Далее в отвлеченном рационализме, кажется, идти невозможно. И эти начала Шеффле признает движущими пружинами всего исторического развития. "Без действия идеалистических мотивов, - говорит он, - история культуры никогда не была бы способна придать нравственное направление эмпирическому общежитию людей. Из этого признания - прибавляет автор - мы ничего не берем назад, как бы оно ни противоречило господствующему духу времени" (стр. 583).

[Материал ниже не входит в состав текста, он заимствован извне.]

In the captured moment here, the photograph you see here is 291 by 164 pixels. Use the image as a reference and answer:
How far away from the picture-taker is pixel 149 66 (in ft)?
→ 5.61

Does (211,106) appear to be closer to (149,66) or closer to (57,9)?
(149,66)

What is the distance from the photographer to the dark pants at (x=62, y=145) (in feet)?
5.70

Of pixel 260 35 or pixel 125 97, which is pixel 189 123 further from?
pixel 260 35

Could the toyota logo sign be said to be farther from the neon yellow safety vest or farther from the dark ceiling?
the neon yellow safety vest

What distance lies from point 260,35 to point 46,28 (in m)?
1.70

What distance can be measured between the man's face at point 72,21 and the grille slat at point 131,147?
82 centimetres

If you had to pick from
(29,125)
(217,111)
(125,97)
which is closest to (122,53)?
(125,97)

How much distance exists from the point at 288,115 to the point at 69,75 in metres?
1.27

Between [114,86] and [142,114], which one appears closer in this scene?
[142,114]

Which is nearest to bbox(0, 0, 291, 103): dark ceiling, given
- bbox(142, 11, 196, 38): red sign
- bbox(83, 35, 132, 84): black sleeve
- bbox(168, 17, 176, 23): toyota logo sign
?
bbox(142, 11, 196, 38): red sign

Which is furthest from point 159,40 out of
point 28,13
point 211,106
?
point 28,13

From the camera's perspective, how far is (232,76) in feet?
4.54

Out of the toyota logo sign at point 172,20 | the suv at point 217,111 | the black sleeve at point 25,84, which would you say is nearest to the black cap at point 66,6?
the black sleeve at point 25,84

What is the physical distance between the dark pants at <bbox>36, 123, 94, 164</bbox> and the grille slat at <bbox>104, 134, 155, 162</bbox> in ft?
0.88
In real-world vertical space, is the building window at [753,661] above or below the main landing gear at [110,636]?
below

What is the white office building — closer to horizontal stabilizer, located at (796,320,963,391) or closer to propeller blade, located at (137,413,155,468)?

Отсюда Шеффле выводит как нравственность, так и право. Различие между ними он полагает в том, что первою управляются действия, проистекающие из внутренней природы лица, вторым же определяется внешнее взаимодействие лиц для исполнения общей цели - добра (стр. 594). Эти определения автор не считает однако тождественными с различием свободы внутренней и свободы внешней. Производя все, даже самую свободу, исключительно из нравственного начала, он самосохранение допускает единственно в видах служения обществу, а с другой стороны, он признает любовь принадлежностью не только нравственности, но и права. Эгоизм же, в силу которого человек, вместо того чтобы служить целому, ищет своей личной выгоды, одинаково несовместен с обоими (стр. 587-589, 591). Каждый член общества нравственно и юридически равно обязан не трогать другого в присвоенной ему сфере деятельности и давать другим все, что требуется их специальным призванием (стр. 613).